Enable compile on MPS with experimental warning (#1523)

manuelcandales · web-flow · commit 02d1a59349f9 · 2025-04-08T11:24:39.000-04:00
This enables compile on MPS, modifying the warning message to say this is experimental and is not ready for broad use yet.
diff --git a/torchchat/cli/cli.py b/torchchat/cli/cli.py
@@ -207,7 +207,7 @@ def _add_export_output_path_args(parser) -> None:
         default=None,
         help="Output to the specified AOT Inductor .dso model file",
     )
-    exclusive_parser.add_argument( 
+    exclusive_parser.add_argument(
         "--output-snapshot-path",
         type=str,
         default=None,
@@ -266,7 +266,7 @@ def _add_exported_input_path_args(parser) -> None:
         default=None,
         help="Use the specified torchchat snaphot .tc model file",
     )
- 
+
 
 # Add CLI Args related to JIT downloading of model artifacts
 def _add_jit_downloading_args(parser) -> None:
@@ -582,10 +582,8 @@ def arg_init(args):
     if "mps" in args.device:
         if getattr(args, "compile", False) or getattr(args, "compile_prefill", False):
             print(
-                "Warning: compilation is not available with device MPS, ignoring option to engage compilation"
+                "Warning: STOP. Compilation on MPS is experimental! Don't use it yet!"
             )
-            vars(args)["compile"] = False
-            vars(args)["compile_prefill"] = False
 
     if hasattr(args, "seed") and args.seed:
         # Localized import to minimize expensive imports
diff --git a/torchchat/generate.py b/torchchat/generate.py
@@ -321,7 +321,7 @@ def __init__(
         draft_quantize: bool,
     ):
         torch._inductor.config.coordinate_descent_tuning = (
-            builder_args.device != "cpu"

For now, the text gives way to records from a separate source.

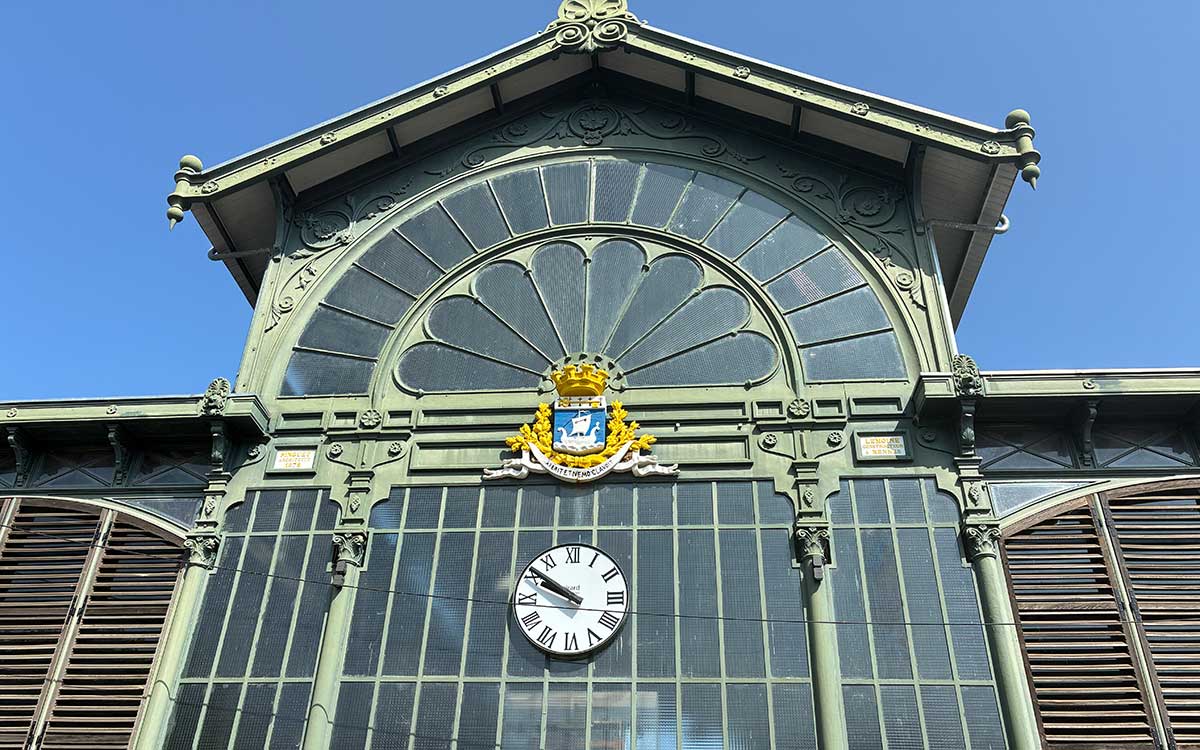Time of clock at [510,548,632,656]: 9:50
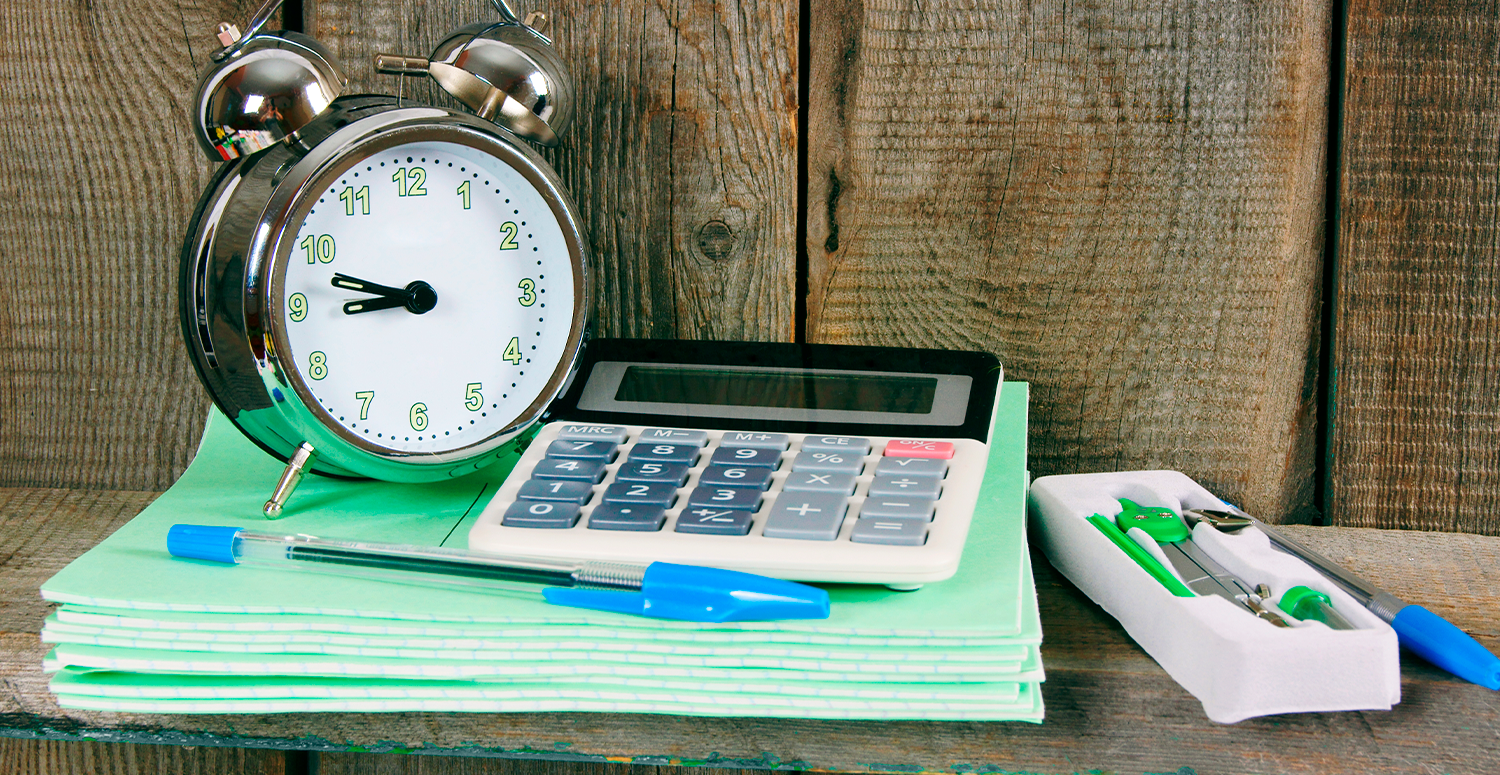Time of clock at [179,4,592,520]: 8:47
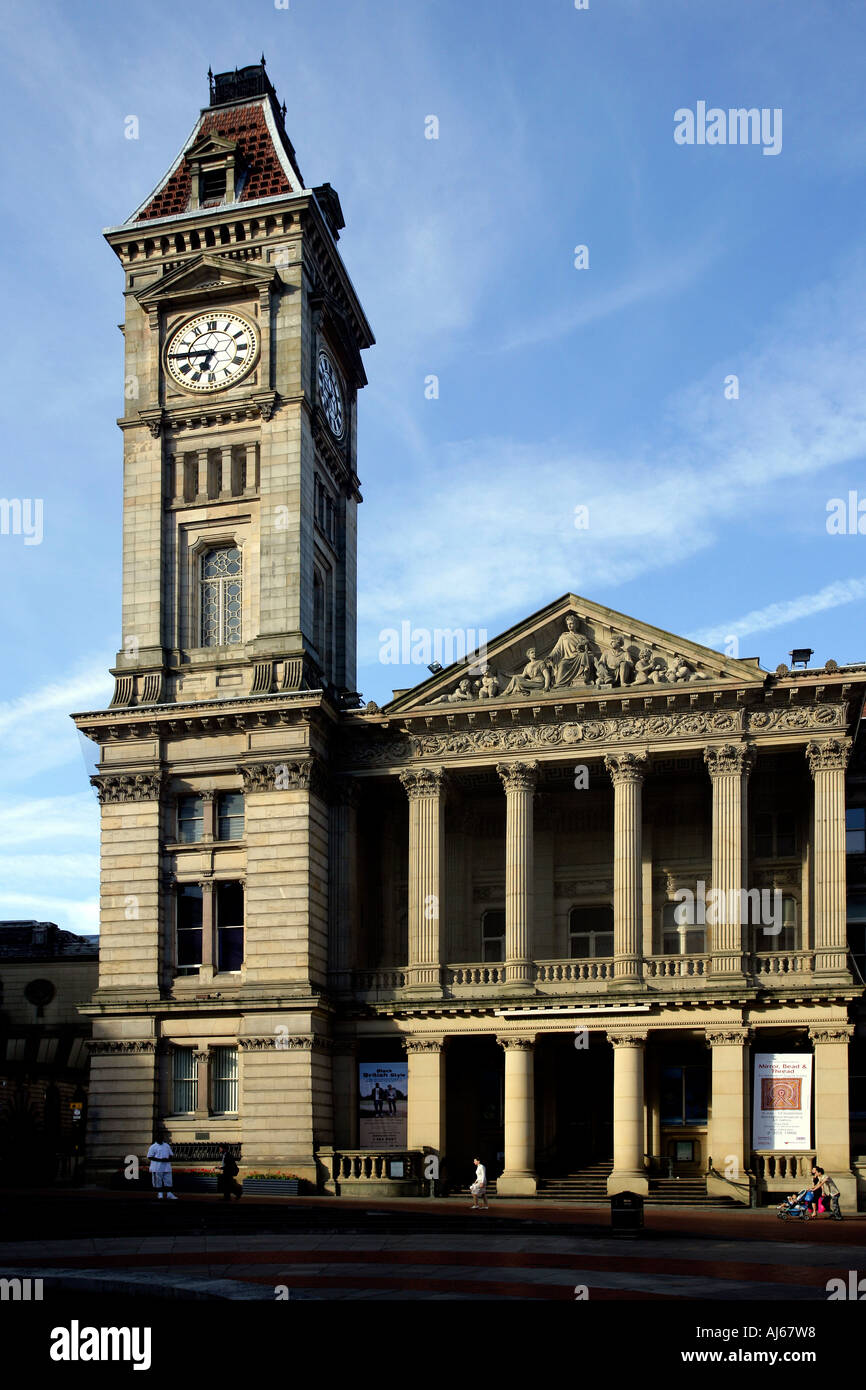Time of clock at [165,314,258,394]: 6:45
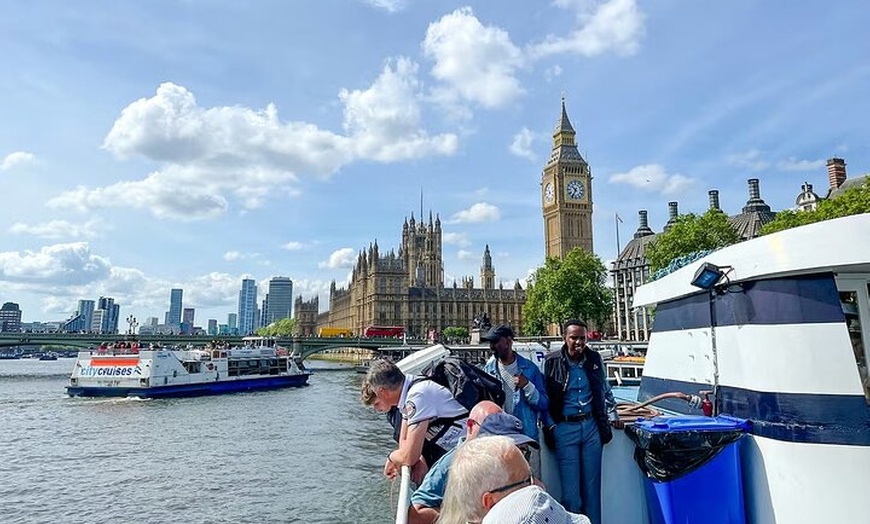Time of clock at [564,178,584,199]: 10:34
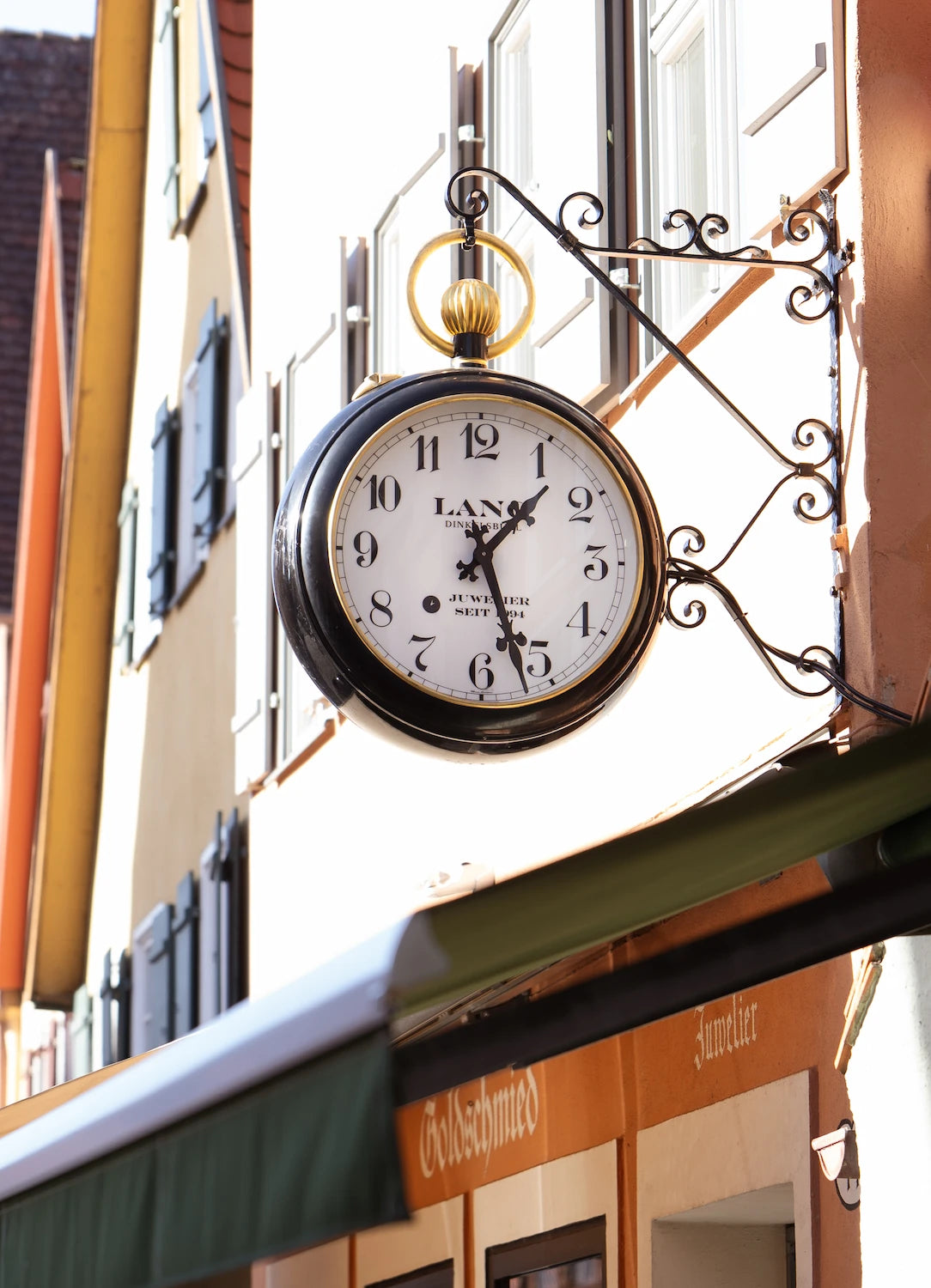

+            builder_args.device not in ["cpu", "mps"]
         )
         torch._inductor.config.triton.unique_kernel_names = True
         torch._inductor.config.fx_graph_cache = True  # Experimental feature to reduce compilation times, will be on by default in future
@@ -1315,7 +1315,7 @@ def __init__(
         quantize: bool,
         draft_quantize: bool,
         ):
-        
+
         is_speculative = speculative_builder_args.checkpoint_path is not None
         assert is_speculative == False, "Distributed inference with pp > 1 does not support speculative inference yet."
         super().__init__(
@@ -1336,7 +1336,7 @@ def distributed_input(prompt: str) -> str:
                 text = [input(prompt)]
             else:
                 text = [None]
-            
+
             dist.broadcast_object_list(text)
             return text[0]
 
@@ -1491,7 +1491,7 @@ def prefill(
         # TODO: we need to pass `input_pos` and `cache_lane` to each stage.
         lane = 0
         kwargs = {"input_pos": input_pos, "cache_lane": lane}
-        
+
         if self.pp_rank == self.first_pp_rank:
             logits = self.prefiller.step(padded_seq, **kwargs)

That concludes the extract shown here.